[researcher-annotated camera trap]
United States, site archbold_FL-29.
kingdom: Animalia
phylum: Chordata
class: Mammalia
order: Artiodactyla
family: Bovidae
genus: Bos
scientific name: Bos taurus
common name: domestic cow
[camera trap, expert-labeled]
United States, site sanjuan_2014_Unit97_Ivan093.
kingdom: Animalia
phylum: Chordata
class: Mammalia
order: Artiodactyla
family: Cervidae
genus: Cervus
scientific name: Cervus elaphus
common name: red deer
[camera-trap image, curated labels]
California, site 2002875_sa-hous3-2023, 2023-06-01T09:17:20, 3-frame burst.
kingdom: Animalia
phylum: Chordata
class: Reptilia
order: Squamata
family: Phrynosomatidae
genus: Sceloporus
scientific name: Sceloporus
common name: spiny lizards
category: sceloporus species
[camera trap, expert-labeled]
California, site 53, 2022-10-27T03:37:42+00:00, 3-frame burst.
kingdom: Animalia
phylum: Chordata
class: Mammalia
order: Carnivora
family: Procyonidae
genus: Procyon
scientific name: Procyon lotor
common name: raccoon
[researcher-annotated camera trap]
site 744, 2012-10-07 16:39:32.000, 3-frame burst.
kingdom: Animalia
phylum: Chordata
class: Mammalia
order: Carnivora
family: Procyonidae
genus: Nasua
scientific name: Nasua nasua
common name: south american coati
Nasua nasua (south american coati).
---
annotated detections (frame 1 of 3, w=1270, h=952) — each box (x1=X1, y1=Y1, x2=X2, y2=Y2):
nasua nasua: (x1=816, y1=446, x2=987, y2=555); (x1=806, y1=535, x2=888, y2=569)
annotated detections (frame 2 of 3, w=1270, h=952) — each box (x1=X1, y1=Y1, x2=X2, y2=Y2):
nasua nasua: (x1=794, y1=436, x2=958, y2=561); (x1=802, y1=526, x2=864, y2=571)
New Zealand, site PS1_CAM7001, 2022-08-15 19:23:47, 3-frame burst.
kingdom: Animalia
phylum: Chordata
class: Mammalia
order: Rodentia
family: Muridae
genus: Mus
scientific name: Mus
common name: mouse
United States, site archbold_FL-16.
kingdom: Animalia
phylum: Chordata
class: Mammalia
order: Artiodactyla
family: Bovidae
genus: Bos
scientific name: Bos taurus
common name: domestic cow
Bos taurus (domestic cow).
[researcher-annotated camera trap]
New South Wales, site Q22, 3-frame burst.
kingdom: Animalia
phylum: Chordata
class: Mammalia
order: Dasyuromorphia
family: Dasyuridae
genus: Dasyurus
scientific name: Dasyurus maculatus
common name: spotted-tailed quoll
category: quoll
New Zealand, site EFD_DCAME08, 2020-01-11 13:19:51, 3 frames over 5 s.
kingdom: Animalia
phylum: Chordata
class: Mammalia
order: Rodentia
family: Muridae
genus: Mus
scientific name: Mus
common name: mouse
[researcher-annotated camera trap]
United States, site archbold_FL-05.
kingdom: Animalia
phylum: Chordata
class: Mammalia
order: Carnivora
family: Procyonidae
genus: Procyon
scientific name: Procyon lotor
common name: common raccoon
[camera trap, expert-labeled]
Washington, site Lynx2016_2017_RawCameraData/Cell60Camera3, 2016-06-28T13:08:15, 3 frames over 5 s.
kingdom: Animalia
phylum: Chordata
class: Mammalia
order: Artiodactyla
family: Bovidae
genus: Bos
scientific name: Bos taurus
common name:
■ ■ ■ ■ ■ ■ ■
→ **Problem requirements**
Would you give the entries back word for word?

→ **Answer box**
[researcher-annotated camera trap]
United States, site archbold_FL-29.
kingdom: Animalia
phylum: Chordata
class: Mammalia
order: Artiodactyla
family: Bovidae
genus: Bos
scientific name: Bos taurus
common name: domestic cow
[camera trap, expert-labeled]
United States, site sanjuan_2014_Unit97_Ivan093.
kingdom: Animalia
phylum: Chordata
class: Mammalia
order: Artiodactyla
family: Cervidae
genus: Cervus
scientific name: Cervus elaphus
common name: red deer
[camera-trap image, curated labels]
California, site 2002875_sa-hous3-2023, 2023-06-01T09:17:20, 3-frame burst.
kingdom: Animalia
phylum: Chordata
class: Reptilia
order: Squamata
family: Phrynosomatidae
genus: Sceloporus
scientific name: Sceloporus
common name: spiny lizards
category: sceloporus species
[camera trap, expert-labeled]
California, site 53, 2022-10-27T03:37:42+00:00, 3-frame burst.
kingdom: Animalia
phylum: Chordata
class: Mammalia
order: Carnivora
family: Procyonidae
genus: Procyon
scientific name: Procyon lotor
common name: raccoon
[researcher-annotated camera trap]
site 744, 2012-10-07 16:39:32.000, 3-frame burst.
kingdom: Animalia
phylum: Chordata
class: Mammalia
order: Carnivora
family: Procyonidae
genus: Nasua
scientific name: Nasua nasua
common name: south american coati
Nasua nasua (south american coati).
---
annotated detections (frame 1 of 3, w=1270, h=952) — each box (x1=X1, y1=Y1, x2=X2, y2=Y2):
nasua nasua: (x1=816, y1=446, x2=987, y2=555); (x1=806, y1=535, x2=888, y2=569)
annotated detections (frame 2 of 3, w=1270, h=952) — each box (x1=X1, y1=Y1, x2=X2, y2=Y2):
nasua nasua: (x1=794, y1=436, x2=958, y2=561); (x1=802, y1=526, x2=864, y2=571)
New Zealand, site PS1_CAM7001, 2022-08-15 19:23:47, 3-frame burst.
kingdom: Animalia
phylum: Chordata
class: Mammalia
order: Rodentia
family: Muridae
genus: Mus
scientific name: Mus
common name: mouse
United States, site archbold_FL-16.
kingdom: Animalia
phylum: Chordata
class: Mammalia
order: Artiodactyla
family: Bovidae
genus: Bos
scientific name: Bos taurus
common name: domestic cow
Bos taurus (domestic cow).
[researcher-annotated camera trap]
New South Wales, site Q22, 3-frame burst.
kingdom: Animalia
phylum: Chordata
class: Mammalia
order: Dasyuromorphia
family: Dasyuridae
genus: Dasyurus
scientific name: Dasyurus maculatus
common name: spotted-tailed quoll
category: quoll
New Zealand, site EFD_DCAME08, 2020-01-11 13:19:51, 3 frames over 5 s.
kingdom: Animalia
phylum: Chordata
class: Mammalia
order: Rodentia
family: Muridae
genus: Mus
scientific name: Mus
common name: mouse
[researcher-annotated camera trap]
United States, site archbold_FL-05.
kingdom: Animalia
phylum: Chordata
class: Mammalia
order: Carnivora
family: Procyonidae
genus: Procyon
scientific name: Procyon lotor
common name: common raccoon
[camera trap, expert-labeled]
Washington, site Lynx2016_2017_RawCameraData/Cell60Camera3, 2016-06-28T13:08:15, 3 frames over 5 s.
kingdom: Animalia
phylum: Chordata
class: Mammalia
order: Artiodactyla
family: Bovidae
genus: Bos
scientific name: Bos taurus
common name:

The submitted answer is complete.